We asked passersby to show us where their ancestors originated by pinning it on our map. Most people were excited and proud to find the place and add their pins. Predictably, many of us have our roots throughout Europe; Germany, Finland, Norway as expected, but we’ve got pins on France, Belgium, Italy, Switzerland, Great Britain. But then we had South Korea, Guam, Brazil, Greenland, Russia, China, Nigeria, and Ethiopia. There were a rare few who didn’t know. There were also those who were adopted did not know.
I was surprised, as many St. Cloud locals had no idea from where their families came. If you don’t know your ancestry, it’s often a joy learning about the places your family originated–new traditions, food, books, music, maybe a desire to travel there? Google is a fabulous tool, and there’s a lot of free information online. Try Googling your last name + country of origin. That’s an easy start for most.
Yesterday I read an article, a post from Green Card Voices by Tea Rozman Clark, showing photographs of immigrants who came through Ellis Island. It was called “These Are The Real Faces of America,” by Erin Kelly. The photos capture American diversity from as early as 1880. Albania, Algeria, Romania, Russia, Italy. Christian, Jewish, Muslim, among others. They came in their traditional apparel. It shares with the reader what it was like for our ancestors as they arrived to Ellis Island, the processes it entailed. New immigrants were given free food because so many of them arrived hungry, some starving. Reading the article made me proud to be an American, because this is how I see America. We have always been a nation of immigrants.

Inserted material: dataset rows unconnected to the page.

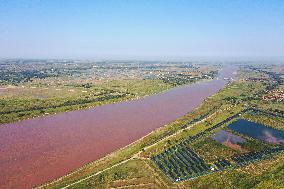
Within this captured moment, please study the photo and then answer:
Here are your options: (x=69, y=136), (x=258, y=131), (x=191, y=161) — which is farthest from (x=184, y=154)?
(x=69, y=136)

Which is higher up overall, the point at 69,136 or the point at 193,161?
the point at 69,136

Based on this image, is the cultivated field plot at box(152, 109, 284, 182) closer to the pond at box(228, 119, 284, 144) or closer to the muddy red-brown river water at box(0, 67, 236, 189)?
the pond at box(228, 119, 284, 144)

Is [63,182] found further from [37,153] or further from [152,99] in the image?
[152,99]

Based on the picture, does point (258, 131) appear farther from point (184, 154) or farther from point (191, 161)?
point (191, 161)

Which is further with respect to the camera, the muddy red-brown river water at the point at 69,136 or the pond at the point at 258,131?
the pond at the point at 258,131

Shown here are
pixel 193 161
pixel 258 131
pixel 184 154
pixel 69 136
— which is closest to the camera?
pixel 193 161

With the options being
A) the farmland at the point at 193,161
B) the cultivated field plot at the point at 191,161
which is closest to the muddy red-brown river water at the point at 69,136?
the farmland at the point at 193,161

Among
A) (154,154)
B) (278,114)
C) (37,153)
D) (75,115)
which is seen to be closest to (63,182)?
(37,153)

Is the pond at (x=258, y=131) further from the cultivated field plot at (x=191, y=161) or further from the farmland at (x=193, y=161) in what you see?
the cultivated field plot at (x=191, y=161)
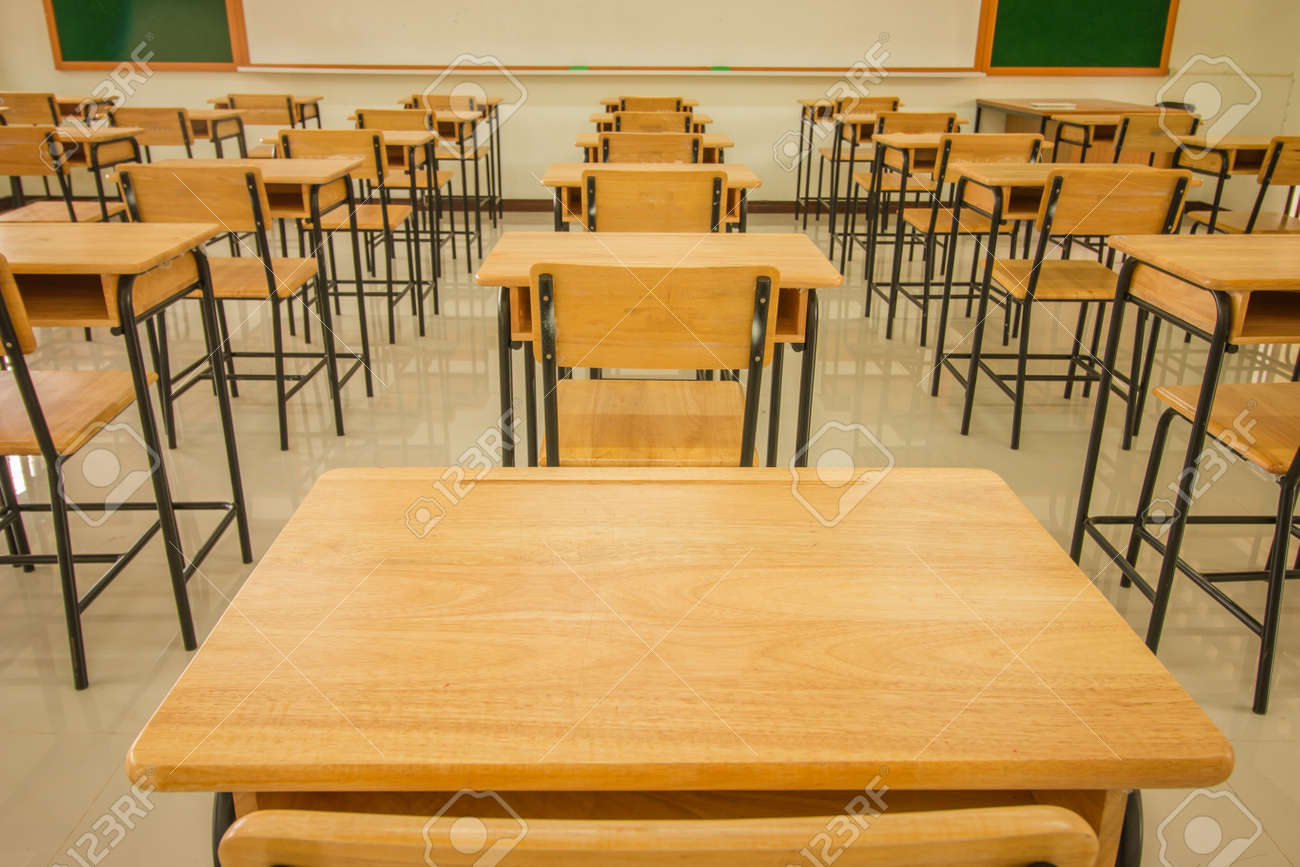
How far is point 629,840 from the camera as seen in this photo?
47 centimetres

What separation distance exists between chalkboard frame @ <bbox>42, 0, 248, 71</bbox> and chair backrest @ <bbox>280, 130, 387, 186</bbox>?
374 centimetres

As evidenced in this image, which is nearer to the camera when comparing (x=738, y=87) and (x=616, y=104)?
(x=616, y=104)

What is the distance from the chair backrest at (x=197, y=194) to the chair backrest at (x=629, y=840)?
8.76ft

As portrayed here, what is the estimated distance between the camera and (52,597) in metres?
2.23

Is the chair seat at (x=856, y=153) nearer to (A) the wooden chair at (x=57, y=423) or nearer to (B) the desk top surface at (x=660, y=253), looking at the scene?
(B) the desk top surface at (x=660, y=253)

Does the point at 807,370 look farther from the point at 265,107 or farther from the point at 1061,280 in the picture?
the point at 265,107

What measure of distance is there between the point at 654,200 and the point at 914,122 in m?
2.98

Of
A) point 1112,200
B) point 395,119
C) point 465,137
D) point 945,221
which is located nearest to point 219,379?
point 1112,200

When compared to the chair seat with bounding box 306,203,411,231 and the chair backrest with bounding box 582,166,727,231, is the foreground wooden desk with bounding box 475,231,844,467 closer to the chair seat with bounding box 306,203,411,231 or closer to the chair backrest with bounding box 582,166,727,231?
the chair backrest with bounding box 582,166,727,231

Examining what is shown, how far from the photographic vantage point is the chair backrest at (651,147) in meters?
4.06

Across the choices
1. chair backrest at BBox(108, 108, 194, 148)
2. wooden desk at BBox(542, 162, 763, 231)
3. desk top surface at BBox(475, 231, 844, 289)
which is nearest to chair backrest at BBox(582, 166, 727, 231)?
wooden desk at BBox(542, 162, 763, 231)

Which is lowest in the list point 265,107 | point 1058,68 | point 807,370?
point 807,370

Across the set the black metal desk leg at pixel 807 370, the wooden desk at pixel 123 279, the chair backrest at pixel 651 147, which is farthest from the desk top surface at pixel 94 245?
the chair backrest at pixel 651 147

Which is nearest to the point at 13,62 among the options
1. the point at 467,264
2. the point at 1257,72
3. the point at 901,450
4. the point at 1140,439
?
the point at 467,264
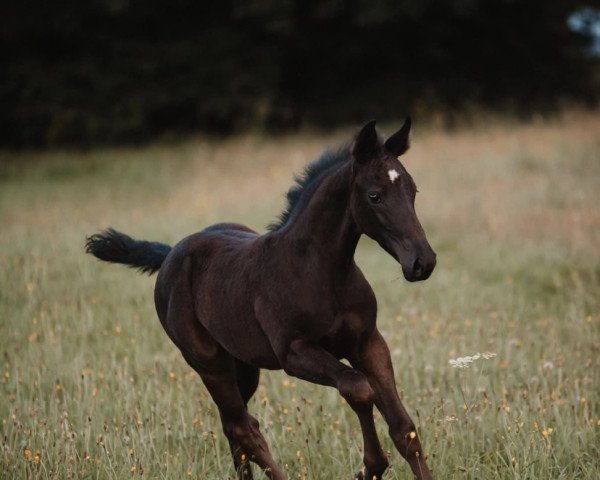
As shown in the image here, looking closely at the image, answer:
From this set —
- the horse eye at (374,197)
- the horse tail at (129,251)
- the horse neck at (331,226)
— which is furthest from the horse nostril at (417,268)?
the horse tail at (129,251)

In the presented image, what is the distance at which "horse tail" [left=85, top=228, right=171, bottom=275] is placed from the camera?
536 cm

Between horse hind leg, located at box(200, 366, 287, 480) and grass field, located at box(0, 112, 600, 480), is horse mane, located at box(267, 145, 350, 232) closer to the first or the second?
horse hind leg, located at box(200, 366, 287, 480)

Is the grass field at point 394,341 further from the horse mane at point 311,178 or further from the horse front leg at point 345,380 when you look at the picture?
the horse mane at point 311,178

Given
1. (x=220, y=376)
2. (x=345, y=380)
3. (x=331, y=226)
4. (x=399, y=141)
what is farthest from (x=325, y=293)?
(x=220, y=376)

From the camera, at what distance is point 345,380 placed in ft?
12.1

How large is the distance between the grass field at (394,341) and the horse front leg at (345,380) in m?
0.56

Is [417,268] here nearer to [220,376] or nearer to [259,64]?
[220,376]

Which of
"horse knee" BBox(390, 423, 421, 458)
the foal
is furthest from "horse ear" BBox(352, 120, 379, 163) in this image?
"horse knee" BBox(390, 423, 421, 458)

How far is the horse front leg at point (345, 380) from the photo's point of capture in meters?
3.68

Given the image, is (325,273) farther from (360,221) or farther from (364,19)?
(364,19)

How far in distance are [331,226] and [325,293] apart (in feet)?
1.04

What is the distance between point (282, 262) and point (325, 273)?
27cm

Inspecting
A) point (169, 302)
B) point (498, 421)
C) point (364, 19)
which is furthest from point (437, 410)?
point (364, 19)

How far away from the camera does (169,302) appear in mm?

It also reminds me that my own family came through Ellis Island, and I will be forever proud of them for coming to America from Italy, not knowing English, not having more than a few dollars, or a job or a place to live lined up. It was hard work learning English, getting jobs that paid enough, dealing with ethnic stereotypes, not to mention setting up a home, having a family and having a successful business. It took a while, all that work, and they became proud American citizens.
And now fast forward to 2016: I am angry and embarrassed to see how immigrants are treated as they come to our country for the very same reasons my family did. Unless you are Native American, your relatives, too, came from somewhere else. Get curious…find out where! Again, try Google: your last name + country of origin. You’re not “from” Minnesota, I assure you.
Now, do some Googling of what it was like for your great great great grandparents to leave their countries, families, communities, with the clothes on their backs, maybe a kid or two, and sail to a place (not on a cruise ship, mind you), about which they’d only heard. How upon arrival to their new towns, they were made fun of for their heavy accents, strange clothes, weird smelling food, and different customs. My family experienced this in my lifetime. Being called a Wop, a Dago, and EYEtalian, a Mafioso. I have friends from different backgrounds who have experienced this as well. It was hard on kids, and hard on their parents to see their kids made fun of.
I’m hoping that if you learn about what your ancestors went though to come here and a make life here you’ll see the sacrifices they made, and see all the things they endured as well as the successes they achieved.
They did not do all this to enable you to feel superior to others who are newly here, reaching for the same stars as your ancestors did.